§ **What this task involves**:
Quote the entries below from the line with "genus: Acinonyx" through the line with "content: unidentified animal", both ends included, and only those lines.

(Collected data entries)
════════
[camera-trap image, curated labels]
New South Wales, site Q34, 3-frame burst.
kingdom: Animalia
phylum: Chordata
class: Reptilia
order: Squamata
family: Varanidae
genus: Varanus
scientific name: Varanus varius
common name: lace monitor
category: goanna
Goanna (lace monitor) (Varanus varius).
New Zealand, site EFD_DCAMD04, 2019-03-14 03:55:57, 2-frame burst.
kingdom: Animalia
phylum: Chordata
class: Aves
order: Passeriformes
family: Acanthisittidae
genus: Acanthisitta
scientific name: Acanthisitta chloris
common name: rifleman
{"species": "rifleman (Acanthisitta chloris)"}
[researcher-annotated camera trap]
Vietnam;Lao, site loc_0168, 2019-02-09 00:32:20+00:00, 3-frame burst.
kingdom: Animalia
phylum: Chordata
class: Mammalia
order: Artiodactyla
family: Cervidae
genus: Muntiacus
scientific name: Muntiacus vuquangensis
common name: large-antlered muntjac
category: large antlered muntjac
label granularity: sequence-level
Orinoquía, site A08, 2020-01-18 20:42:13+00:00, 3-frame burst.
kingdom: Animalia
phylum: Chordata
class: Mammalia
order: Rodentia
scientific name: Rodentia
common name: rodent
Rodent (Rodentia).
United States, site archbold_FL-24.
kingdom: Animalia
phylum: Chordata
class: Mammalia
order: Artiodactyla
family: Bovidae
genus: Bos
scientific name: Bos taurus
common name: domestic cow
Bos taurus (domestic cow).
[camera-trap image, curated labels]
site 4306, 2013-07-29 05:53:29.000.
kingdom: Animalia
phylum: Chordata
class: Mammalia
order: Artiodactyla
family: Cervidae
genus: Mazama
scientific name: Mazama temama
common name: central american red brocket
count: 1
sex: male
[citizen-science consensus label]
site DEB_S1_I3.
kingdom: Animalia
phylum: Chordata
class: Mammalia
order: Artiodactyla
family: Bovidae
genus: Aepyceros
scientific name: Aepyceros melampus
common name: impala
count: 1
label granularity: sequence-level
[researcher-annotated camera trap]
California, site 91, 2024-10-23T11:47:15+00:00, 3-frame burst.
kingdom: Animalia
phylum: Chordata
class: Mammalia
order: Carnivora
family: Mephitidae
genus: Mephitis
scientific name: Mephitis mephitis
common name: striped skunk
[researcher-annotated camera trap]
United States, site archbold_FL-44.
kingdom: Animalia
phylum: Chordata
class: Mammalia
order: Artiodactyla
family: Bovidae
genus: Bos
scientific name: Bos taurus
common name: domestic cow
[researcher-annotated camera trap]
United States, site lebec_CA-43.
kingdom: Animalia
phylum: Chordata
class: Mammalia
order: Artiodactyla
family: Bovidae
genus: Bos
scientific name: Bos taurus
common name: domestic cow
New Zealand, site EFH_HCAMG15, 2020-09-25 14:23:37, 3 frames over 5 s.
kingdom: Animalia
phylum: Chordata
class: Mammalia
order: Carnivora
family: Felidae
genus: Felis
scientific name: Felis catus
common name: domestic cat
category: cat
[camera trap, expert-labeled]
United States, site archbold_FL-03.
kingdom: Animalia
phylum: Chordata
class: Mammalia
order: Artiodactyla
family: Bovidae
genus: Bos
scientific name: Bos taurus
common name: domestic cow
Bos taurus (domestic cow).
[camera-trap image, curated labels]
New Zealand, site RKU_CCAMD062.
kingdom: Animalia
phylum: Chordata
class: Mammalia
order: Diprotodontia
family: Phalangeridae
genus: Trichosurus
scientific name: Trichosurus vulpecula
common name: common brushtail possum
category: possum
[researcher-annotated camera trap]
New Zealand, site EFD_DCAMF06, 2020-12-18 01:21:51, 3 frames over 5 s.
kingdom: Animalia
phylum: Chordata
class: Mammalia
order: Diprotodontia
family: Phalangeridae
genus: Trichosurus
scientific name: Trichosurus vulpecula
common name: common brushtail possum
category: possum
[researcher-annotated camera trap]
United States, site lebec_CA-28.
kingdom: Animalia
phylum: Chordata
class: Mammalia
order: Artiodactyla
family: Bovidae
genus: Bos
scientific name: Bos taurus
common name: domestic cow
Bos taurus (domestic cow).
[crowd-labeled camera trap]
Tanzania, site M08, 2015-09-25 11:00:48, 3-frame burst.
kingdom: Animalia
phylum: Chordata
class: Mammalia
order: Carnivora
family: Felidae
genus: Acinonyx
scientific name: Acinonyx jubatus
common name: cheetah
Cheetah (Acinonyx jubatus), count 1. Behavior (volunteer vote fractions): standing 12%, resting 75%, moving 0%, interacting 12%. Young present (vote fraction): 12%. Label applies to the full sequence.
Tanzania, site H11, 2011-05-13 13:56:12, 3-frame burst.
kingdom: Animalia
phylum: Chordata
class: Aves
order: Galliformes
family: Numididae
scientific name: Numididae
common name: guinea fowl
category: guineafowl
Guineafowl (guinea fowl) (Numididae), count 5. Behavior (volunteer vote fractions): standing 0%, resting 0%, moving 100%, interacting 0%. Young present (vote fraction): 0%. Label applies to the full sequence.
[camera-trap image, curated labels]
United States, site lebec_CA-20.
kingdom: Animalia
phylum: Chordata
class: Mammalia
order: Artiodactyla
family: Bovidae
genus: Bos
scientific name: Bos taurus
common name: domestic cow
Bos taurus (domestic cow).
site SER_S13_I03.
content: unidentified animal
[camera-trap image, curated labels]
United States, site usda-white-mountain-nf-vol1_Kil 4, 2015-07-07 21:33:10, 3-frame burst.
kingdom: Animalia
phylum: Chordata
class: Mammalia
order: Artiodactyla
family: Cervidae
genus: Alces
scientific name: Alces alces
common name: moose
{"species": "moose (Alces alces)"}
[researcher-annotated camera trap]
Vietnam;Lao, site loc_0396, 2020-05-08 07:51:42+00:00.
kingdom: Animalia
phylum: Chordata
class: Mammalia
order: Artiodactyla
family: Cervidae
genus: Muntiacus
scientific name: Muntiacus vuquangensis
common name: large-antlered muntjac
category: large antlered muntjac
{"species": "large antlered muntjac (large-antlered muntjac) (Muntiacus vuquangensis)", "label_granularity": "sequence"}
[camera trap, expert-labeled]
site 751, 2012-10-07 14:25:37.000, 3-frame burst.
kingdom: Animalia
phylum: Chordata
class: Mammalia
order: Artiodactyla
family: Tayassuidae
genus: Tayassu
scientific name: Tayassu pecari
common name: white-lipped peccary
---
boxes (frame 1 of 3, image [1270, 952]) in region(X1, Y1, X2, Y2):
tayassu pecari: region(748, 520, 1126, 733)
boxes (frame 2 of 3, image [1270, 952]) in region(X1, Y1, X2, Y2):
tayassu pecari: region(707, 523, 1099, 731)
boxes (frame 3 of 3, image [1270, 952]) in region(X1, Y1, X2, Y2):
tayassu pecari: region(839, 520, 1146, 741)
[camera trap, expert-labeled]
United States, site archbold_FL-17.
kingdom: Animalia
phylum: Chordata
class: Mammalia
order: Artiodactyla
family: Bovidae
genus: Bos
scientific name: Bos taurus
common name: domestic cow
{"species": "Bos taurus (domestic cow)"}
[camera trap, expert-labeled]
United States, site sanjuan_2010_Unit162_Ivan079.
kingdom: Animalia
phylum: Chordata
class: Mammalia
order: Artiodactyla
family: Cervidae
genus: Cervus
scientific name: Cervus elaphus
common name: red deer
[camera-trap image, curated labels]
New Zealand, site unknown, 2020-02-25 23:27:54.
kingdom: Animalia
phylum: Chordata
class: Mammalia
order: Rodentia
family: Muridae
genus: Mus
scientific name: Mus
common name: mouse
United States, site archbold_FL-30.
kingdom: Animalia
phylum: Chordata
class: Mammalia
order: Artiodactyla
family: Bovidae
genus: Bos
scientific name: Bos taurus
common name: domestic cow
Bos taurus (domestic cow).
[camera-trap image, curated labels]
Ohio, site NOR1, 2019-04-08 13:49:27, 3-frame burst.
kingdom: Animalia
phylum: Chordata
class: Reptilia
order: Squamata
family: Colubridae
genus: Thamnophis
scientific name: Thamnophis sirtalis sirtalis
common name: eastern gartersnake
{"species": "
════════
§ **Answer to the problem**:
genus: Acinonyx
scientific name: Acinonyx jubatus
common name: cheetah
Cheetah (Acinonyx jubatus), count 1. Behavior (volunteer vote fractions): standing 12%, resting 75%, moving 0%, interacting 12%. Young present (vote fraction): 12%. Label applies to the full sequence.
Tanzania, site H11, 2011-05-13 13:56:12, 3-frame burst.
kingdom: Animalia
phylum: Chordata
class: Aves
order: Galliformes
family: Numididae
scientific name: Numididae
common name: guinea fowl
category: guineafowl
Guineafowl (guinea fowl) (Numididae), count 5. Behavior (volunteer vote fractions): standing 0%, resting 0%, moving 100%, interacting 0%. Young present (vote fraction): 0%. Label applies to the full sequence.
[camera-trap image, curated labels]
United States, site lebec_CA-20.
kingdom: Animalia
phylum: Chordata
class: Mammalia
order: Artiodactyla
family: Bovidae
genus: Bos
scientific name: Bos taurus
common name: domestic cow
Bos taurus (domestic cow).
site SER_S13_I03.
content: unidentified animal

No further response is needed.